*The exercise*.
Please reproduce all of the data below with "viewer" substituted for each "camera" and nothing else altered. Leave the pictures out.

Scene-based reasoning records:

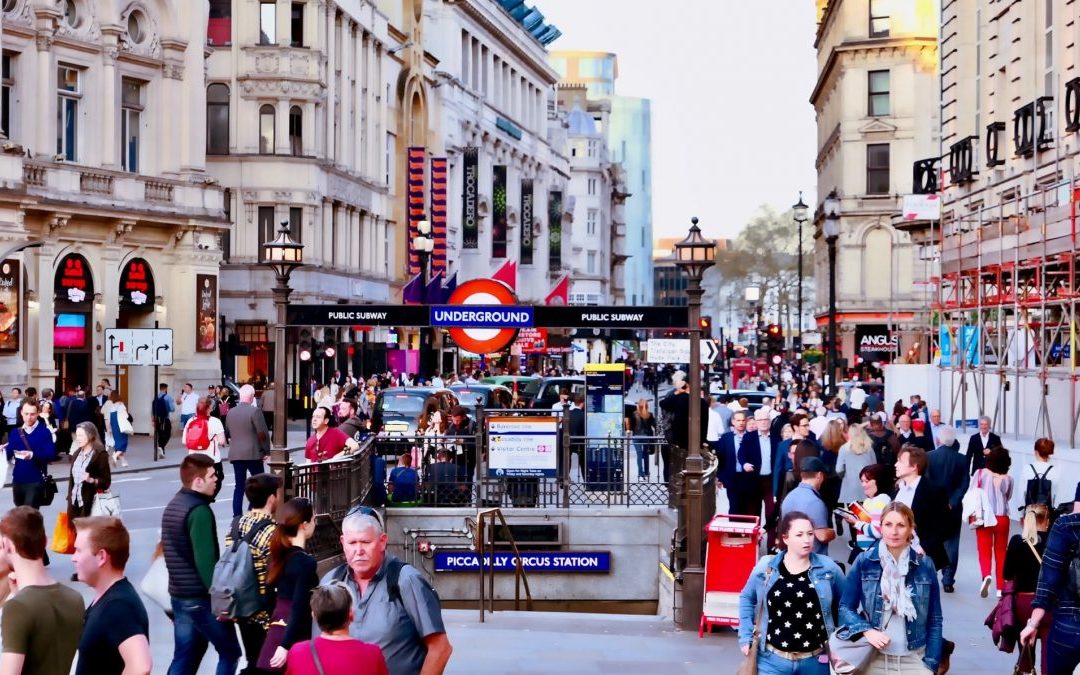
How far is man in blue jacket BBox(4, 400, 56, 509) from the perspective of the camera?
1956 centimetres

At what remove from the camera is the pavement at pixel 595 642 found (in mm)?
14180

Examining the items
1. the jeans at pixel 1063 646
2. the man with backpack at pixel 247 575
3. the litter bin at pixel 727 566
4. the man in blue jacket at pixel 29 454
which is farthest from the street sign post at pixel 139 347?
the jeans at pixel 1063 646

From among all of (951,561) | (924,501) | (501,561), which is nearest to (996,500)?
(951,561)

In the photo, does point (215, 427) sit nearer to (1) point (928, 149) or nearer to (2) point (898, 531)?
(2) point (898, 531)

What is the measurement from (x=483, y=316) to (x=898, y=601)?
1048 centimetres

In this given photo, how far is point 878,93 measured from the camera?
246 ft

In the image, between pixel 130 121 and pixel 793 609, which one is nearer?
pixel 793 609

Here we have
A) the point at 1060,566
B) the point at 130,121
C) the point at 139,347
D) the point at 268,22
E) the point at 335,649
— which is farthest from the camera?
the point at 268,22

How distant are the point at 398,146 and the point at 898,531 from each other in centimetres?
6973

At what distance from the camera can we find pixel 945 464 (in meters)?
18.8

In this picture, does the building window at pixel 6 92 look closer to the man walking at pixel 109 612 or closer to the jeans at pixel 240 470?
the jeans at pixel 240 470

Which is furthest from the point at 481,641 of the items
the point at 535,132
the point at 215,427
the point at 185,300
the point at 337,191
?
the point at 535,132

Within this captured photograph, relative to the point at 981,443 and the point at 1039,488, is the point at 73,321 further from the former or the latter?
the point at 1039,488

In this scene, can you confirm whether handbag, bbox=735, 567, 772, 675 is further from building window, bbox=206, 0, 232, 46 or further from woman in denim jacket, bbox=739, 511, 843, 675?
building window, bbox=206, 0, 232, 46
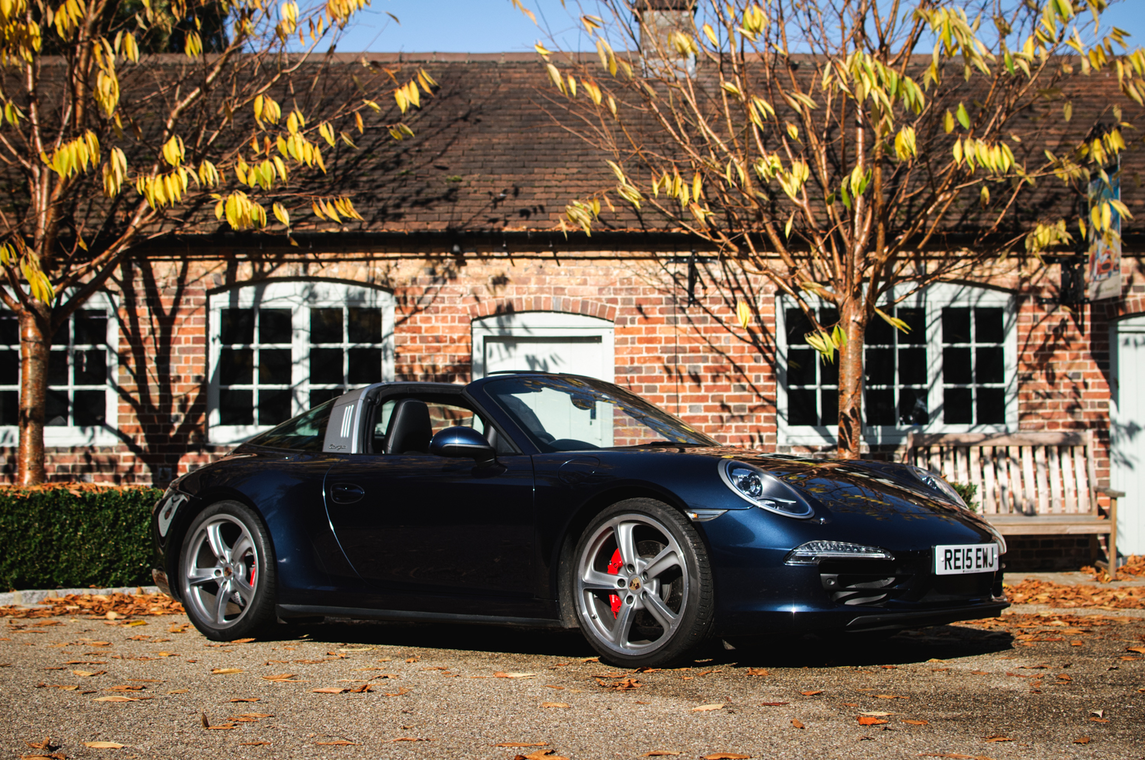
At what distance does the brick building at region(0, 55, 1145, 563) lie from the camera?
33.1 ft

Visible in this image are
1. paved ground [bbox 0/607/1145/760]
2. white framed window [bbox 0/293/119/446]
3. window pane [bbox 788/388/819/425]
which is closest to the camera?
paved ground [bbox 0/607/1145/760]

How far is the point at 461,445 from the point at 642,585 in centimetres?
99

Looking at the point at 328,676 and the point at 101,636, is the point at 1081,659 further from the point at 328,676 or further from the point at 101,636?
the point at 101,636

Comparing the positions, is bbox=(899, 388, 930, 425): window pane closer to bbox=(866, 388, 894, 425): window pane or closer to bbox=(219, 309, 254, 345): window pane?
bbox=(866, 388, 894, 425): window pane

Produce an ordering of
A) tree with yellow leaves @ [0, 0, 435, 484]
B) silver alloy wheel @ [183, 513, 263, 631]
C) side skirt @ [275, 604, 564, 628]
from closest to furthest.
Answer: side skirt @ [275, 604, 564, 628] < silver alloy wheel @ [183, 513, 263, 631] < tree with yellow leaves @ [0, 0, 435, 484]

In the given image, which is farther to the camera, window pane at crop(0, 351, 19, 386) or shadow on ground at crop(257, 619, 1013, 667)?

*Answer to the exercise*.
How far is man in blue jacket BBox(4, 400, 56, 509) from the perspective of the viewer?
1956 centimetres

At what remove from the viewer is the pavement at pixel 595 642 found (in mm)?
14180

Examining the items
1. the jeans at pixel 1063 646
2. the man with backpack at pixel 247 575
3. the litter bin at pixel 727 566
4. the man in blue jacket at pixel 29 454
which is farthest from the street sign post at pixel 139 347?
the jeans at pixel 1063 646

From among all of (951,561) | (924,501) | (501,561), which is nearest to (996,500)?
(951,561)

In the photo, does point (215, 427) sit nearer to (1) point (928, 149) or nearer to (2) point (898, 531)?
(2) point (898, 531)

What is the measurement from (x=483, y=316) to (x=898, y=601)?
1048 centimetres

In this given photo, how far is point 878,93 measured from the viewer?
246 ft

In the image, between pixel 130 121 and pixel 793 609, which one is nearer?
pixel 793 609

Here we have
A) the point at 1060,566
B) the point at 130,121
C) the point at 139,347
D) the point at 268,22
E) the point at 335,649
— which is farthest from the viewer?
the point at 268,22

How distant are the point at 398,146 and the point at 898,531 from each other in centimetres?
6973

At what distance from the viewer can we find pixel 945 464 (in meters)?
18.8

In this picture, does the building window at pixel 6 92 look closer to the man walking at pixel 109 612 or closer to the jeans at pixel 240 470?
the jeans at pixel 240 470

Which is furthest from the point at 481,641 of the items
the point at 535,132
the point at 215,427
the point at 185,300
the point at 337,191
?
the point at 535,132

Within this captured photograph, relative to the point at 981,443 and the point at 1039,488, is the point at 73,321 further from the former or the latter?
the point at 1039,488

In this scene, can you confirm whether handbag, bbox=735, 567, 772, 675 is further from building window, bbox=206, 0, 232, 46 or further from woman in denim jacket, bbox=739, 511, 843, 675?
building window, bbox=206, 0, 232, 46
At what distance does the brick building at region(0, 55, 1145, 563) lie from the viewer?
33.1 ft

Visible in this image are
1. paved ground [bbox 0/607/1145/760]
2. white framed window [bbox 0/293/119/446]
3. window pane [bbox 788/388/819/425]
which is closest to the viewer?
paved ground [bbox 0/607/1145/760]

How far is the point at 461,445 from the point at 642,585 in centimetres?
99

Looking at the point at 328,676 and the point at 101,636, is the point at 1081,659 further from the point at 328,676 or further from the point at 101,636?
the point at 101,636

Comparing the positions, is bbox=(899, 388, 930, 425): window pane closer to bbox=(866, 388, 894, 425): window pane or closer to bbox=(219, 309, 254, 345): window pane?
bbox=(866, 388, 894, 425): window pane

Produce an ordering of
A) tree with yellow leaves @ [0, 0, 435, 484]
B) silver alloy wheel @ [183, 513, 263, 631]
C) side skirt @ [275, 604, 564, 628]
from closest to furthest.
Answer: side skirt @ [275, 604, 564, 628] < silver alloy wheel @ [183, 513, 263, 631] < tree with yellow leaves @ [0, 0, 435, 484]

In the given image, which is farther to the viewer, window pane at crop(0, 351, 19, 386) or shadow on ground at crop(257, 619, 1013, 667)?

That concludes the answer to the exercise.